Scène de danse 

18ème-19ème siècle (Époque d'Edo)
126X236 cm
Papier, encre, pigments
Titre de l'alerte Œuvre non exposée actuellement

Ce paravent à quatre feuilles représente des couples de danseurs saisis dans le mouvement. Dans une composition pleine de rythme et de légèreté, d’admirables danseuses et danseurs en tenue traditionnelle évoluent avec grâce et élégance, un éventail à la main. 

Huit personnages, vêtus de kimonos aux couleurs éclatantes, sont réunis deux par deux sur chaque feuille. Leur disposition est pensée de façon à créer une continuité d’une feuille à l’autre sans jamais tomber dans la répétition. Les danseurs qui sont placés plus haut, en arrière-plan, sont saisis de face tandis que les quatre placés plus bas, les plus proches du spectateur, apparaissent de dos ou de trois-quarts.

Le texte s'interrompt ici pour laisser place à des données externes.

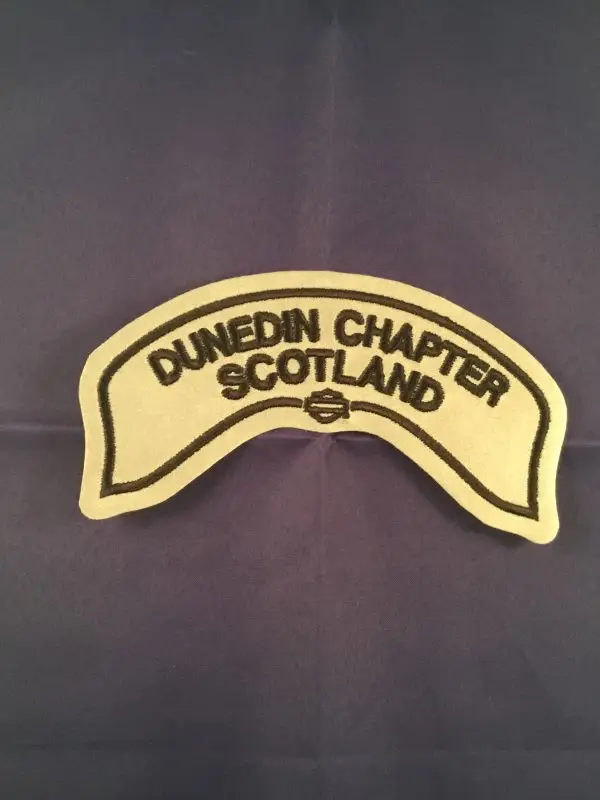 HOG Chapter Rocker - Reflective (Small)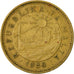 Coin, Malta, Cent, 1986, British Royal Mint, F(12-15), Nickel-brass, KM:78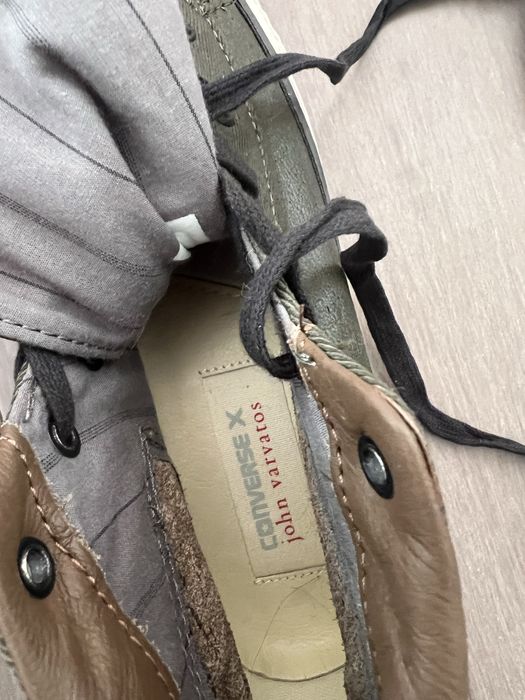 Converse x John Varvatos 37 limitowane kolekcjonerskie skóra 23, 5 cm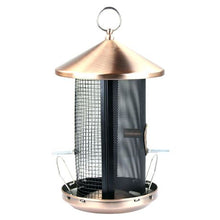 Load image into Gallery viewer, Waterhouse Copper Bird Feeder
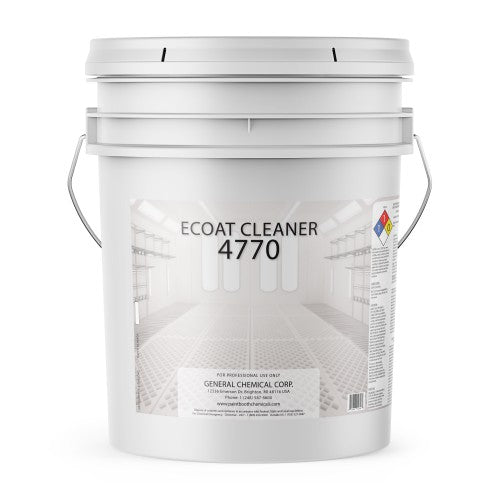 E-Coat Cleaner 4770 - E-Coat Remover for Vertical Walls and Prolonged Contact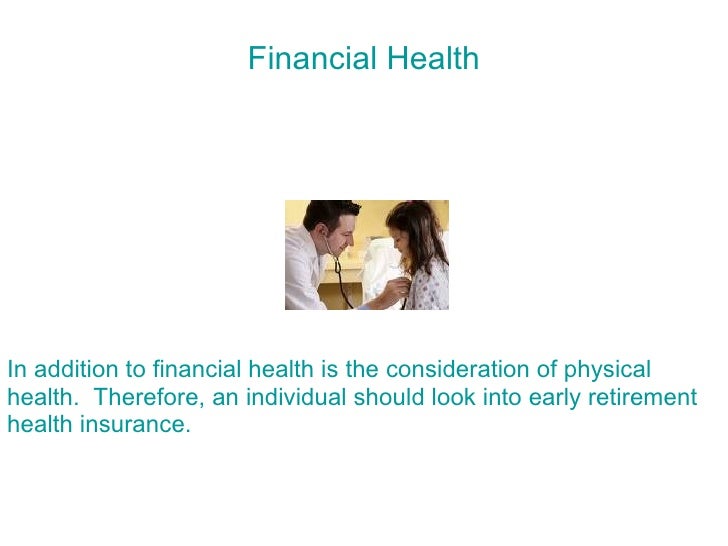 Early retirement and health insurance 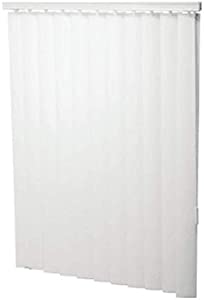 78W x 60L White 3-1/2" Vertical Blind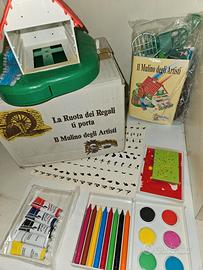 Il mulino degli artisti Mulino Bianco IMBALLATO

La gestuelle est gracieuse, les corps se penchent et se tournent, créant une éblouissante chorégraphie visuelle. Les visages sont concentrés ou rieurs, les bras semblent onduler sous nos yeux, les manches des kimonos s’agitent et s’envolent, les jambes se soulèvent en rythme. En observant le paravent dans sa globalité, la nature de la danse se dévoile : il s’agit d’une ronde qui se déploie sur l’ensemble des quatre feuilles.

A la vivacité des mouvements, s’ajoute la beauté des vêtements, dont les tissus déploient de larges motifs variés obtenus selon différentes techniques. Le peintre montre également l’étendue de son savoir-faire dans le décor des éventails dépliés qui sont autant d’univers picturaux à eux seuls. Certains évoquent l’automne, avec une lune géante se levant derrière des lespédèzes ou un paysage au lavis survolé par d’oies sauvages ; d’autres suggèrent le début de l’année, avec des branches de prunus en fleurs ou encore un héron dont la blancheur rappelle la neige.

Ce type d’iconographie émerge dans la peinture au 17ème siècle, typique de ce qu’on appelle l’ukiyo ou « monde flottant », qui donne à voir un monde paisible où l’on s’amuse librement. On rencontre alors des scènes de danseurs dans différents contextes, en plein air lors d’une sortie, en ville à l’intérieur d’une résidence, ou sur une scène de théâtre.

Ce paravent de provenance prestigieuse a été acheté en 1892 par le fondateur du musée, Émile Guimet, auprès du grand marchand d’art japonais Hayashi Tadamasa.